# MRIC Global Essay Contest: Is difficult mathematics necessary for the medical school entrance examin

**Author**:Chie Kizawa

2nd-year student at the Institute of Medical Faculty, Comenius University

Mathematics was the subject I most hated in high school. I suppose the number of students who feel like I did is not low. However, mathematics was undoubtedly the key subject for high school students to make their next step. In fact, at age 18, during the final year of high school, we had to choose our university major and decide what to study in the future. It is very natural for many students at this age to be unable to decide on their future based on their interests. Yet, another factor makes their decision making harder. In Japan, when high school students are choosing their major, they also have to take the required subjects for the entrance examination into consideration. All students who want to major in natural sciences have to pass a mathematics test in their entrance examination. For this reason, many students preferred liberal arts courses, so that they do not have to worry about their mathematics score for the entrance examination.

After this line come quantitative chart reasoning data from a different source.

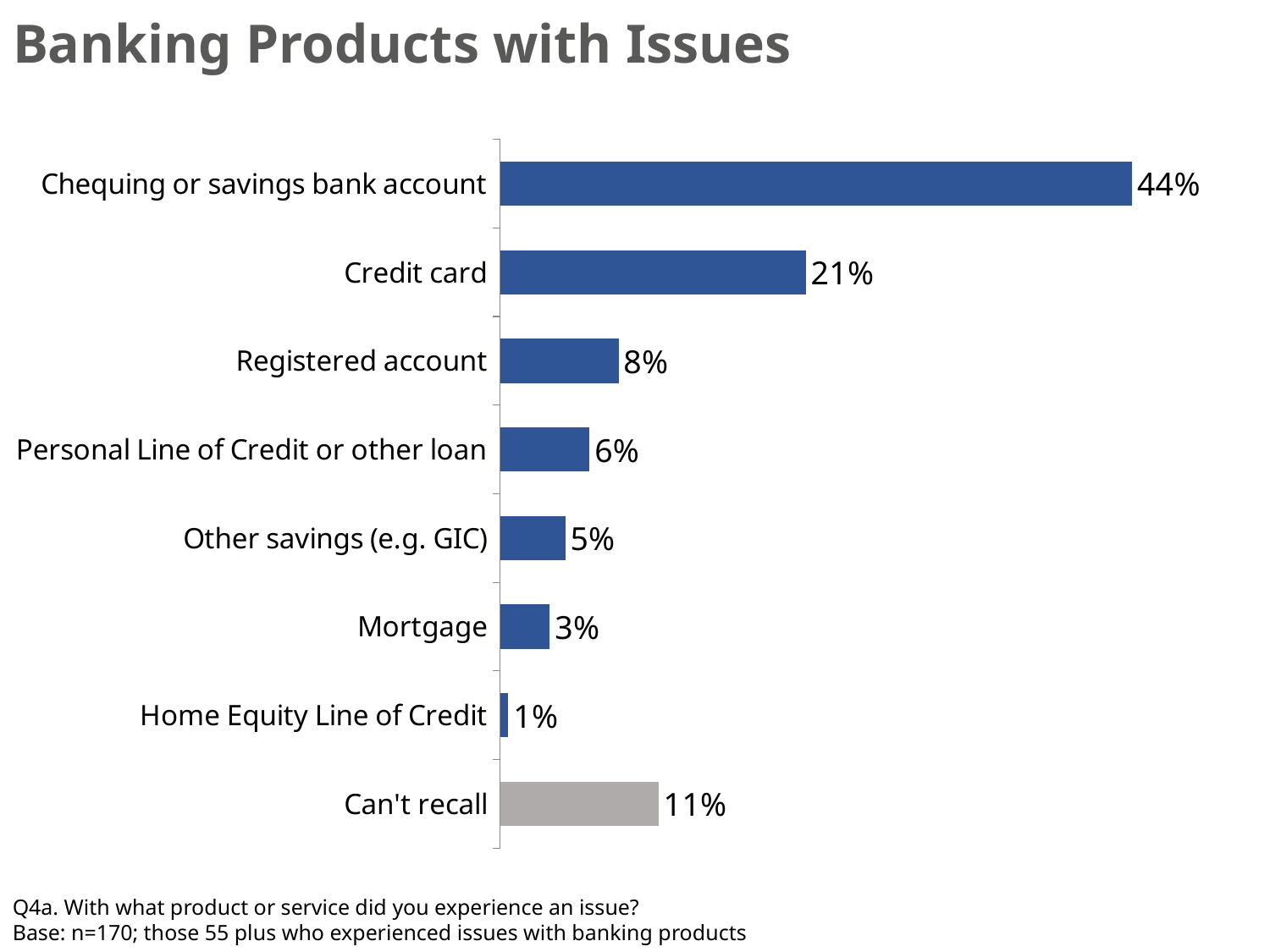
What is the difference between the values for Chequing or savings bank account and Credit card? 23% What is the value for Mortgage? 3% What percentage is shown for Can't recall? 11% What type of chart is shown on the slide? Bar chart What is the difference between Registered account and Other savings (e.g. GIC)? 3% What is the value for Credit card? 21% What percentage is shown for Chequing or savings bank account? 44% How many categories are shown on the chart? 8 Which banking product has the highest percentage of issues? Chequing or savings bank account What is the title of the chart? Banking Products with Issues Which category has the lowest value on the chart? Home Equity Line of Credit Which is larger, the value for Personal Line of Credit or other loan or the value for Mortgage? Personal Line of Credit or other loan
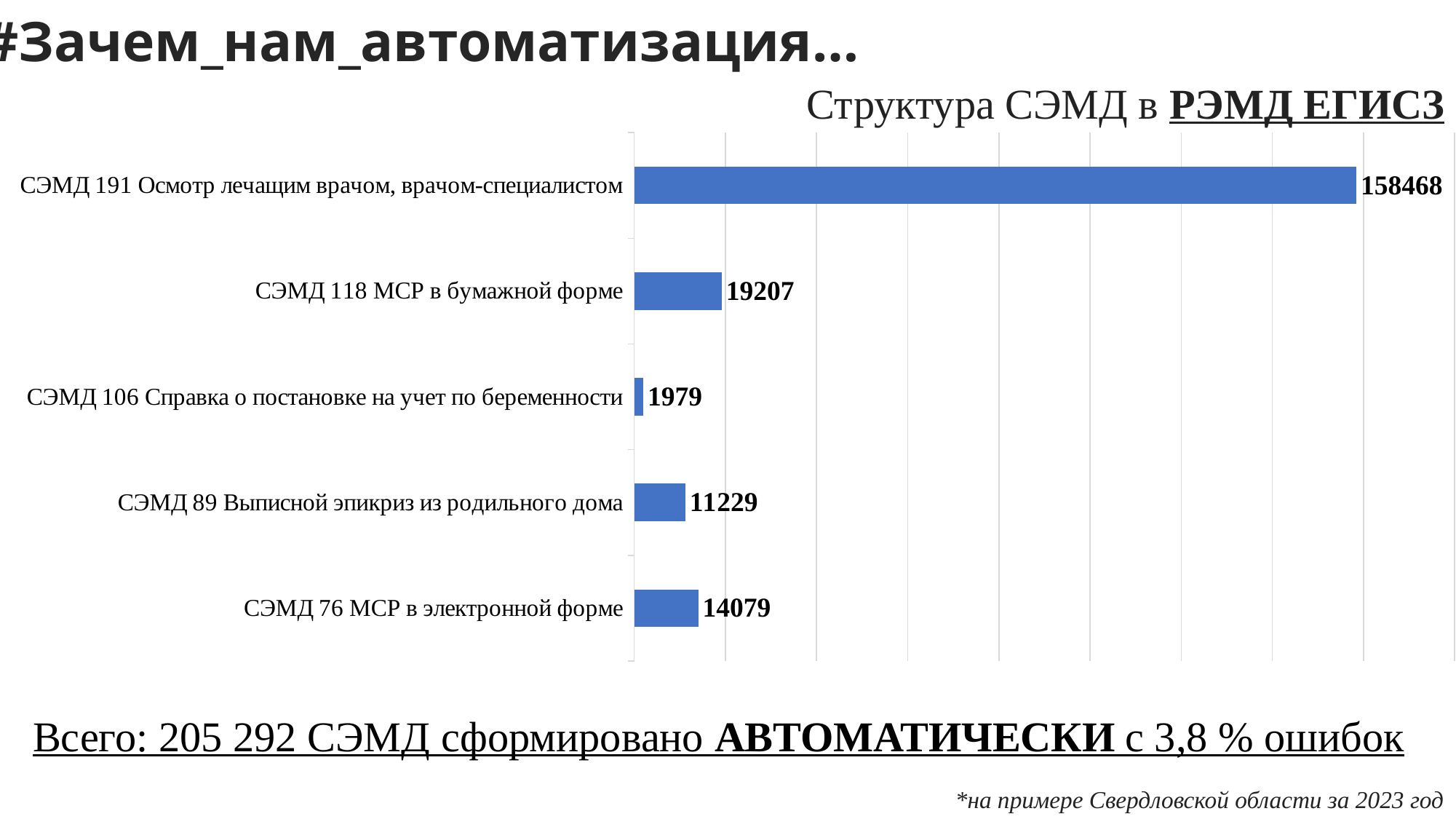
Which is larger: the value for СЭМД 89 Выписной эпикриз из родильного дома or СЭМД 76 МСР в электронной форме? СЭМД 76 МСР в электронной форме Which category has the highest value? СЭМД 191 Осмотр лечащим врачом, врачом-специалистом What type of chart is shown on the slide? Bar chart Which category has the lowest value? СЭМД 106 Справка о постановке на учет по беременности What is the value for СЭМД 191 Осмотр лечащим врачом, врачом-специалистом? 158468 What is the difference between the values for СЭМД 118 МСР в бумажной форме and СЭМД 76 МСР в электронной форме? 5128 How many categories are shown in the chart? 5 What is the value for СЭМД 118 МСР в бумажной форме? 19207 What is the value for СЭМД 106 Справка о постановке на учет по беременности? 1979 What is the value for СЭМД 89 Выписной эпикриз из родильного дома? 11229 What is the difference between the values for СЭМД 76 МСР в электронной форме and СЭМД 89 Выписной эпикриз из родильного дома? 2850 What is the value for СЭМД 76 МСР в электронной форме? 14079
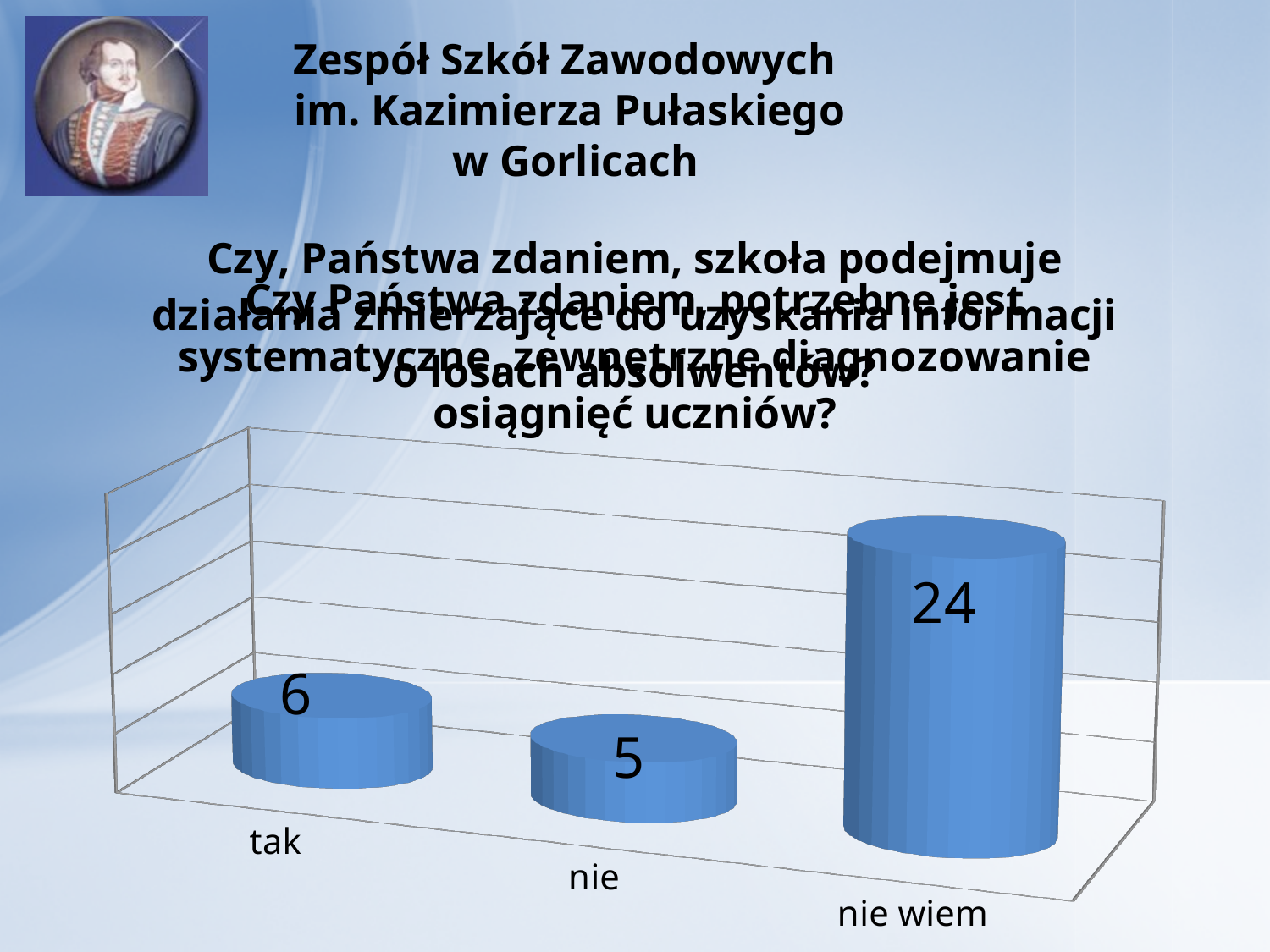
Which is larger, the value for "tak" or the value for "nie wiem"? nie wiem What is the difference between the values for "tak" and "nie"? 1 Which category has the lowest value? nie What colour are the bars in the chart? blue What is the total of all three values shown in the chart? 35 What kind of chart is shown on the slide? bar chart What is the difference between the values for "nie wiem" and "tak"? 18 What is the value for "nie wiem"? 24 What is the value for "tak"? 6 How many categories are shown in the chart? 3 Which category has the highest value? nie wiem What is the value for "nie"? 5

In this respect, the compulsory subjects on the entrance examination affect undergraduates for the rest of their lives. Whether high school students step forward to science or liberal arts depends on their mathematics score. If students want to continue studying natural science, they have to pass a ridiculously difficult mathematics test that includes algebra. Therefore, only students who liked science from the beginning and have spent several years preparing for the examination can take natural science courses.

Medicine is, without a doubt, one of the most popular natural science courses in Japan. However, many students who wish to study medicine give up on their dreams because of the strict entrance examination. Often, students avoid taking the entrance examination for medical school due to the difficult mathematics questions, including the algebra questions—I was no exception.

In high school, I never thought about going to medical school because mathematics was my worst subject. Even if I genuinely desired wanted to study medicine, I think I would have had no chance of passing the entrance examination.

Strangely enough, I am currently studying medicine at Comenius University, located in Bratislava, Slovakia. One experience made me hope to become a doctor, when I worked as a reporter for the local media in my country after I graduated from a college of politics. Since then, I have discovered the reality of our social problems in medical care. Therefore, I would like to make realistic suggestions to solve the problems directly related to my medical knowledge and clinical experience as a medical professional in the future.

I found my way to medical school while dodging my least favorite subject. So how did I become a medical student while being a member of the dropout group in mathematics? The solution was simple; the entrance exam for Comenius University does not include mathematics; instead, it includes biology and chemistry. This requirement was attractive enough for me to decide to go with this university. I prepared for the examination and concentrated on these two required subjects. Finally, I passed the examination on June 26, 2018.

This experience would have been hard to imagine in Japan. Students who fail the examination must spend many gap years studying—sometimes even more than three years—after graduating high school, which happens often.

After entering medical school, I have often wondered whether extended mathematics is really necessary to comprehend the medical world. Am I managing to study medicine even though I skipped algebra in high school?

In the first year, we had to study biophysics. This subject uses different units and mathematical principles, but I did not need to learn anything new other than simple mathematics taught in secondary school. This was the same in my chemistry class, where we needed to calculate the osmolarities and concentrations of solutions but which never required using complicated algebra.

Certainly, learning mathematics could help in understanding medicine. Moreover, logical thinking and constructing ideas are more or less based on mathematics. However, rather than playing a central role, it seems to be only one of the tools used to understand medicine. It is arguable whether it is appropriate for students to master mathematics before entering medical school.

I would like to emphasize that I am not saying mathematics is not an important subject. It is an essential subject, especially for those who are pursuing success in medical research. However, as a subject in the entrance examination, I doubt the appropriateness of mathematics as an obligatory subject. Biology and chemistry are directly related to the compulsory subjects in medical school, while algebra is not.

In conclusion, the current problem with the entrance exam for a medical student is that only students capable of solving high-level mathematics questions can enter. Yet, the ability to solve algebra problems is not entirely unnecessary in studying medicine. The path to start becoming a doctor is very limited. Soft skills such as empathy, teamwork ability and eagerness to help patients should also be respected as fundamental requirements for all applicants to become doctors.